Companies should plan to incorporate digital twins into their product development strategies, especially if they deal with asset-intensive industries or work in IoT, or risk losing clear business opportunities in their markets, Gartner says.

They should build maps of how digital twins can contribute to short-term and long-term revenue strategies, and use these maps to monetize the full revenue potential of digital twins, the firm says.

Overcoming the hurdles

Organizations interested in deploying hyperautomation need to be aware of and address challenges and requirements they might face as they plan out and execute their strategies.

Before even starting the move, they need to know exactly where they stand in terms of existing automation solutions. "Engage with [a] hyperautomation strategy specific to your level of automation maturity," Martelon says. "We need to know but also assess or confirm our level of automation maturity before reasonably engaging in a hyperautomation journey."

IT and business executives need to understand that hyperautomation involves considerable effort for organizations that have lots of manual processes, Martelon says. "Consider taking a 'step' on your hyperautomation journey before a 'leap'; you will get there," he says. To that end, organizations should consider approaching hyperautomation in phases to better capture return on investment. 

Stakeholders, whether in IT or the lines of business, need to work together as they map out the strategy. "Automation project or program work requires a high level of alignment to succeed," Martelon says.
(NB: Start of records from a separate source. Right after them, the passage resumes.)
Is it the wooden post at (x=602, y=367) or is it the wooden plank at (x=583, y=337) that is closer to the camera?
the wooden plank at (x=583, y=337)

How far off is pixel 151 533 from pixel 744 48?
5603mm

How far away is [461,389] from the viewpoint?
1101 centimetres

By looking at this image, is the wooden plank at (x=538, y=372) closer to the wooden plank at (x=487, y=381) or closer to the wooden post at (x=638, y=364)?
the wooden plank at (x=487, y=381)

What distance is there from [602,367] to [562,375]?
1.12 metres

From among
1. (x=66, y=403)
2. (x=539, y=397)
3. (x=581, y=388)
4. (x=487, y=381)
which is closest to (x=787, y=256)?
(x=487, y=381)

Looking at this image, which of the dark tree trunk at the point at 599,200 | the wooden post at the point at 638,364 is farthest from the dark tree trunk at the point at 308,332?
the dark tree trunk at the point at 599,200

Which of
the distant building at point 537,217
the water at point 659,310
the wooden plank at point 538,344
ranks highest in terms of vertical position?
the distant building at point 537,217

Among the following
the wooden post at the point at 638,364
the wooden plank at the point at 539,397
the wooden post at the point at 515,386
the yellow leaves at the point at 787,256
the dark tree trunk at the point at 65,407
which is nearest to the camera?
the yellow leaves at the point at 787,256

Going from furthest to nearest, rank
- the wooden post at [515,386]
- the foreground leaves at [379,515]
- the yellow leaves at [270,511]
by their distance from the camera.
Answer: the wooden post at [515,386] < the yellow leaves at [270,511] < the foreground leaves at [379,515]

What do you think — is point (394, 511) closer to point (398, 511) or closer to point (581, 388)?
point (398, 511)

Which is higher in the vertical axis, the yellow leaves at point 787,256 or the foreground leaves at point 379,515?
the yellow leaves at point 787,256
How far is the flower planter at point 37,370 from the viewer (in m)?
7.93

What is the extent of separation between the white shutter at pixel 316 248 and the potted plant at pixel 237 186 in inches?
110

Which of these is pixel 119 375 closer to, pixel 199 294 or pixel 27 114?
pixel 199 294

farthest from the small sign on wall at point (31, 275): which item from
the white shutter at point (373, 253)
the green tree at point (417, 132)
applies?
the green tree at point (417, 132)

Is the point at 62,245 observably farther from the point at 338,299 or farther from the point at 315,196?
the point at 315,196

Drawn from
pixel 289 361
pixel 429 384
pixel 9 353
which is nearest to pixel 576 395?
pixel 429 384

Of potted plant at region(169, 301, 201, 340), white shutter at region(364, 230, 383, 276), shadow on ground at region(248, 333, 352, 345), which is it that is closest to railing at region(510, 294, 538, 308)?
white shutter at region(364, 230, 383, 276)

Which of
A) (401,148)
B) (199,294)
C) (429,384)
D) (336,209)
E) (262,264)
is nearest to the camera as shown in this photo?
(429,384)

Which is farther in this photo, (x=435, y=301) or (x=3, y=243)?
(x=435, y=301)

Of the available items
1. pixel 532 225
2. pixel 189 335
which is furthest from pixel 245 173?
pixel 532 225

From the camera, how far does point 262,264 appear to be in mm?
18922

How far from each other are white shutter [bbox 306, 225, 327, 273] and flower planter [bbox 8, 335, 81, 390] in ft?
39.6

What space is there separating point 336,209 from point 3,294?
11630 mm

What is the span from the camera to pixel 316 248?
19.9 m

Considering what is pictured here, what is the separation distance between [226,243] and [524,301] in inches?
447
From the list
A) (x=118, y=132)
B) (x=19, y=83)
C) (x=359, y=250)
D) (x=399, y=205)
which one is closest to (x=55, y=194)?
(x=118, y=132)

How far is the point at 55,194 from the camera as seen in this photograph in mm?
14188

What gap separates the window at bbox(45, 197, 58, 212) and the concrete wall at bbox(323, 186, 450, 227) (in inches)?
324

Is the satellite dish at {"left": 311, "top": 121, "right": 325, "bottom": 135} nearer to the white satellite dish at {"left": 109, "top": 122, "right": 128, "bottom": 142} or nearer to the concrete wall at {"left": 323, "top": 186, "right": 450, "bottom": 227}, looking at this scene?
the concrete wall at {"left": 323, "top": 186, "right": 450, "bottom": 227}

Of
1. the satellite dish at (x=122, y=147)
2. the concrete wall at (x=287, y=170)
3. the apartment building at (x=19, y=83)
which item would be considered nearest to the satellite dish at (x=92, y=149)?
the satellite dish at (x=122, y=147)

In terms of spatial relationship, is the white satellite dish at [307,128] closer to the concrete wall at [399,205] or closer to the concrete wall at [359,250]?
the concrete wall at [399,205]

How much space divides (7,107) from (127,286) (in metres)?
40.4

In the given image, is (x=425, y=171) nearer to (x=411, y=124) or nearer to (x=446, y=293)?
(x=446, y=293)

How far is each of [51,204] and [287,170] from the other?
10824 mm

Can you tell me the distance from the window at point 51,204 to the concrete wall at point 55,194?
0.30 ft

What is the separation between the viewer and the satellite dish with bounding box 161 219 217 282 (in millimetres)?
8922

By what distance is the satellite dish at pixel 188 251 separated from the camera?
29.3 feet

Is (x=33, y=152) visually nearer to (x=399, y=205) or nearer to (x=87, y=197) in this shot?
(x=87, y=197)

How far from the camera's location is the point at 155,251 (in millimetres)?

Once hyperautomation tools and processes are in place, it's important to measure initial outputs to better understand whether the projects are working as expected and pivot if needed. "This is an inherently positive way to address change, and will allow you to create an effective and visible way to approach your hyperautomation journey," Martelon says.

These are all "critically important" steps for any organization looking to succeed with hyperautomation, Martelon says. "These practices are structured in much the same way as a project or piece of work is delivered, and this is intentional as they capture a holistic approach" to hyperautomation," he says.

Gartner has several recommendations for organizations looking to succeed with hyperautomation. These include planning for a mandate that everything that can be automated will be; using automation to optimize and accelerate experimentation of new value streams; demanding holistic mapping of collective initiatives, rather than islands of task automation; prioritizing IT investments based on an iterative multi-year journey involving many business-driven hyperautomation initiatives; architecting and planning for multiple concurrent initiatives to drive operational resiliency, efficiency, agility and productivity; and using fusion teams throughout the iterative process of designing, building, scaling, and governing a hyperautomation roadmap.

For many companies, the effort put into hyperautomation will be well worth it, given the possible benefits. It seems to be a natural progression for organizations deploying tools such as AI and RPA.

"Hyperautomation is irreversible and inevitable," Gartner states in its report on the market. "Everything that can be automated will be automated. Competitive pressures for efficiency, efficacy, and business agility are forcing organizations to address back-, middle- and front-office operations. Organizations that resist the pressures will struggle to remain competitive or to differentiate."

And the sense of urgency in building more automation into business models might increase as organizational look to improve processes further and take advantage of post-COVID-19 opportunities in digital business. Consumers are more open to buying products and services online, or making their purchases at physical locations via contactless technology. Employees have adjusted to working from remote locations. Supply chains need to be more agile than ever. Automation can support all of these areas as well as others.

As IoT and edge computing become bigger components of IT strategies, automation can also play a big role. Businesses that ignore opportunities to automate might find themselves losing out to competitors that take automation to the highest levels.